Ain Karem: i festeggiamenti nel giorno di San Giovanni Battista

Nel giorno che la liturgia della Chiesa Cattolica dedica alla solennità di San Giovanni Battista, la Custodia di Terra Santa ha celebrato nei luoghi che fanno memoria della vita del Santo. Tutto ha avuto inizio con i primi vespri di mercoledì 23 giugno presso il santuario di San Giovanni del Deserto e si è concluso nel pomeriggio del 24 giugno con la messa solenne presso il santuario di San Giovanni in Montana, entrambi i momenti sono stati presieduti dal Vicario Custodiale Fr. Dobromir Jasztal.

Il santuario di San Giovanni del Deserto, luogo della prima celebrazione, fa memoria del luogo dell’infanzia del Precursore e degli anni della preparazione al ministero pubblico, come ricorda il brano di Luca "il bambino cresceva e si fortificava nello spirito. Visse in regioni deserte fino al giorno della sua manifestazione in Israele" (Lc 1, 80). La chiesa e il convento, ideati dall'architetto Antonio Barluzzi, sono stati inaugurati nel 1922. La figura del Battista è strettamente associata al deserto, luogo di vita ascetica e, alla luce della storia d’Israele, luogo dove si incontra la grazia di Dio. Proprio dal deserto, secondo la profezia di Isaia, sarebbe venuto il precursore del Messia e così narrano i Vangeli.

"Preparare la via del Signore non significa fare qualcosa affinché il Signore possa passare comodamente accanto all'uomo" ha commentato il Vicario durante l'omelia dei vespri "ma significa adoperarsi perché possa raggiungerlo nella sua esistenza e nella sua vita. 

Con la sua predicazione Giovanni vuole schiudere la pigrizia e la mente chiusa dei suoi contemporanei, che non avrebbero neanche percepito il Signore. A ciascuno ricorda che è giunto il tempo di prendere una decisione: convertirsi e accogliere Gesù o rifiutarlo e rimanere nei peccati".

DOMANDE DI STUDIO -
(A) Traduci in inglese la frase del testo scelto "La chiesa e il convento, ideati dall'architetto Antonio Barluzzi, sono stati inaugurati nel 1922."
(B) Riassumi per favore il testo scelto in due frasi.
Le voci non hanno alcun legame con il testo scelto.

VOCI FORNITE -
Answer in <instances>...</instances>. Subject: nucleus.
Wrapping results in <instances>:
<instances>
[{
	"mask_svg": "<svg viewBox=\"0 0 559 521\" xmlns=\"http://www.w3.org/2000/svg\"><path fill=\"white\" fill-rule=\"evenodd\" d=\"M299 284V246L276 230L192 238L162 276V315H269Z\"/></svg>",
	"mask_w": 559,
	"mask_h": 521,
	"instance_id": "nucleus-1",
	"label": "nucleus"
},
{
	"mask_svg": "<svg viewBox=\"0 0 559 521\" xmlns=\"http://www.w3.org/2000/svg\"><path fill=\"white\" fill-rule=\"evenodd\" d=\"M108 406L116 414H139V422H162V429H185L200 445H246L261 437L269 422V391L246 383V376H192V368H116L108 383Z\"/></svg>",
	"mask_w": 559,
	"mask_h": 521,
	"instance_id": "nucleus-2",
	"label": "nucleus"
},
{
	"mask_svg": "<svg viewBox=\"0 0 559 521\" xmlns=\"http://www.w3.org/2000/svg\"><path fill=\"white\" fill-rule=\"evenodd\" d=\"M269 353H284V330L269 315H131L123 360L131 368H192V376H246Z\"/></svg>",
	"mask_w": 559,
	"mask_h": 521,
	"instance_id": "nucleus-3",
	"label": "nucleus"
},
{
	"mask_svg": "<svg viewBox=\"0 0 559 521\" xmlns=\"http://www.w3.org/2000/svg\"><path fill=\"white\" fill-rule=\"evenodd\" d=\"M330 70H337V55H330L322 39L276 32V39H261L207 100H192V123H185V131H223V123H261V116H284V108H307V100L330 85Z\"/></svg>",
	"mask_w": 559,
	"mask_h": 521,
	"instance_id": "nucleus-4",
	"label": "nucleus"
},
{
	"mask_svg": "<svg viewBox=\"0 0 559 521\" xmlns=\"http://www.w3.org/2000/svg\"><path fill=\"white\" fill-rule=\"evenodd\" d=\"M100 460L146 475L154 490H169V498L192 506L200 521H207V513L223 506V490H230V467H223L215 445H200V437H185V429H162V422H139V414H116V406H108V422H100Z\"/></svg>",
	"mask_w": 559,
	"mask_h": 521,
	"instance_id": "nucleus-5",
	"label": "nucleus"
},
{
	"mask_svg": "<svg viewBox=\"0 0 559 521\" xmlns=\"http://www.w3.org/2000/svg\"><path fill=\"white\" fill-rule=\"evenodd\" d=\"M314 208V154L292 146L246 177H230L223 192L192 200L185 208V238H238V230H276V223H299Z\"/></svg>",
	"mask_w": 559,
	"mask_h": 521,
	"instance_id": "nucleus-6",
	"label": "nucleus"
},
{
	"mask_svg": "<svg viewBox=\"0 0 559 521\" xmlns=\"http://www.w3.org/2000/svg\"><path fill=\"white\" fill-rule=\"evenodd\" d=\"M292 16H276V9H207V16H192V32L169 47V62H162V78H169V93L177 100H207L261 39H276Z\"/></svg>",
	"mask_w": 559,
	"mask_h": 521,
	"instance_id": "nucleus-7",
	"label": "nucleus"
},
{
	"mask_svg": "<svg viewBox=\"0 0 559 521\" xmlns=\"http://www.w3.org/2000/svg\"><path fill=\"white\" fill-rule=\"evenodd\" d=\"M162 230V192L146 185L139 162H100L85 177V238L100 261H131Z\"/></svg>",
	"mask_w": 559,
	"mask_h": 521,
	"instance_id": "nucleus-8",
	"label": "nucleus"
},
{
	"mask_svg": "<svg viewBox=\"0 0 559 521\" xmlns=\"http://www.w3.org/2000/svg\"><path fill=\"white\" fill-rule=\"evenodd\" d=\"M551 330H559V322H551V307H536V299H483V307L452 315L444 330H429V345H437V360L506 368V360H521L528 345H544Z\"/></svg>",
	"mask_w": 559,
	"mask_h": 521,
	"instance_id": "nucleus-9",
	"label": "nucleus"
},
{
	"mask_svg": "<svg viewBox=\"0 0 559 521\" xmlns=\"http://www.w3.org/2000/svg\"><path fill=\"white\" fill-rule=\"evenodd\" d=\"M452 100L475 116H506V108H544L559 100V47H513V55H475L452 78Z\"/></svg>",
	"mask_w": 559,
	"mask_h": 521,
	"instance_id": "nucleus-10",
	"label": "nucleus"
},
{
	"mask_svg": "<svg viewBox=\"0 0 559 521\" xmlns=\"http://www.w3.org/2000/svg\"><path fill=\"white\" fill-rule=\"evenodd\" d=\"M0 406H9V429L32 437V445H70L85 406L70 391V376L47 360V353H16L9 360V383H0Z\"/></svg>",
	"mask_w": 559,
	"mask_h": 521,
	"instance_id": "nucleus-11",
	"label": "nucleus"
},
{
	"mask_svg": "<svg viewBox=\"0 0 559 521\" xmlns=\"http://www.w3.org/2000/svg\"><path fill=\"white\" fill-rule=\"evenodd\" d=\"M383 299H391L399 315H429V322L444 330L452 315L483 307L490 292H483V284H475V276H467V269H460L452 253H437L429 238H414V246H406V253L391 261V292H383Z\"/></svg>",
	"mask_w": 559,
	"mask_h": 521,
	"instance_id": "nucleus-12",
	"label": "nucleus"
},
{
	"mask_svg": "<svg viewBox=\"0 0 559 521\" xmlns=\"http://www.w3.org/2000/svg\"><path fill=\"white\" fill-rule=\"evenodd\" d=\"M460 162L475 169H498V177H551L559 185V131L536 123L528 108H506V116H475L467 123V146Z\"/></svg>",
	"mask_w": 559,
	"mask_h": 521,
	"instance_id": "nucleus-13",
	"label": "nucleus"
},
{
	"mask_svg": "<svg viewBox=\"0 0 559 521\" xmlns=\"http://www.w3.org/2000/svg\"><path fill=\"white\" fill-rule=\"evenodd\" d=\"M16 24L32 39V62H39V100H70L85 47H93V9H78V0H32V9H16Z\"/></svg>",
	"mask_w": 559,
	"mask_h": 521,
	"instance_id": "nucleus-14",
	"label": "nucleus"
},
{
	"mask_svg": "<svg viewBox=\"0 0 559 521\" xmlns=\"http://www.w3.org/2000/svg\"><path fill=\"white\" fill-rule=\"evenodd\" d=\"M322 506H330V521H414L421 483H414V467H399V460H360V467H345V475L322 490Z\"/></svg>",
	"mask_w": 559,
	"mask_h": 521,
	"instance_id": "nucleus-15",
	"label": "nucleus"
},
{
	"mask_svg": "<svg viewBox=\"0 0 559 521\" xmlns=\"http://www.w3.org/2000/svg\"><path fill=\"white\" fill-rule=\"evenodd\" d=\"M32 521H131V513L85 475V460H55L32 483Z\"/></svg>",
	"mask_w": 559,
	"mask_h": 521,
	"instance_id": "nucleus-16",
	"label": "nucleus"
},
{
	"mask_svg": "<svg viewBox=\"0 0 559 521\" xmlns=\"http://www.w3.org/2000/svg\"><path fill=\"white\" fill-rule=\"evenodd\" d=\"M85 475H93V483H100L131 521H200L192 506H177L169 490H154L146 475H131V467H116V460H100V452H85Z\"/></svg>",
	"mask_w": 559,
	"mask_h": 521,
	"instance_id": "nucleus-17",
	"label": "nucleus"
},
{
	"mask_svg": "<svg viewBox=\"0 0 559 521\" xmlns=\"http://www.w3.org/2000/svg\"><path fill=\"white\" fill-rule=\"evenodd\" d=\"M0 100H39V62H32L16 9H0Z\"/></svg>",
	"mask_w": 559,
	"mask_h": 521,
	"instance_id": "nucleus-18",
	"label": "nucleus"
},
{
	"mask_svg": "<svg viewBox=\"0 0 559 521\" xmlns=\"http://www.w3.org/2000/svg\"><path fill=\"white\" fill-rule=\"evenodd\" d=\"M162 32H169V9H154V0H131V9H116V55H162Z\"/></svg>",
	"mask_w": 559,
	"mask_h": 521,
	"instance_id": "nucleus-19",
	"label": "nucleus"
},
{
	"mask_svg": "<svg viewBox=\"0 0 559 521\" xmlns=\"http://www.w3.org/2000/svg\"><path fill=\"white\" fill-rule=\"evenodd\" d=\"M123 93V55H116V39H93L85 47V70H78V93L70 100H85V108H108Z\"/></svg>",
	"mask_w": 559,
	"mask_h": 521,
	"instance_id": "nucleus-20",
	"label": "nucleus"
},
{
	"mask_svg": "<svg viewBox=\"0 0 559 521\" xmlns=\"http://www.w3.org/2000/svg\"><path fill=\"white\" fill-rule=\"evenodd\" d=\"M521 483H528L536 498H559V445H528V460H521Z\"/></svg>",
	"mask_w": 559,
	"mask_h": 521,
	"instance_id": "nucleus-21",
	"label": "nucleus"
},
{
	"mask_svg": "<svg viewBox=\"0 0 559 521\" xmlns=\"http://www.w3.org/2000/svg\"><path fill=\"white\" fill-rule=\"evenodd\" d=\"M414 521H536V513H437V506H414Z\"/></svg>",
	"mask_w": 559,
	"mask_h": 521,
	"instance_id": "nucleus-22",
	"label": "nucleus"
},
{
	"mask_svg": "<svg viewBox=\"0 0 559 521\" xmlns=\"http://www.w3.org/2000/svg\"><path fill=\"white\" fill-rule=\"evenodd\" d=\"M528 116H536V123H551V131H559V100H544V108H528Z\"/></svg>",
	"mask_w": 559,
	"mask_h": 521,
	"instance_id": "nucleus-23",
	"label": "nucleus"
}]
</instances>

RISPOSTE FORNITE -
(A) The church and the convent, designed by the architect Antonio Barluzzi, were inaugurated in 1922.

(B) Nella solennità di San Giovanni Battista la Custodia di Terra Santa ha celebrato nei luoghi che fanno memoria della vita del Santo, dai primi vespri del 23 giugno al santuario di San Giovanni del Deserto fino alla messa solenne del 24 giugno a San Giovanni in Montana, entrambi presieduti dal Vicario Custodiale Fr. Dobromir Jasztal. Nell'omelia dei vespri il Vicario ha detto che preparare la via del Signore significa adoperarsi perché Egli raggiunga l'uomo nella sua vita, e che Giovanni ricorda a ciascuno che è giunto il tempo di decidere se convertirsi e accogliere Gesù o rifiutarlo.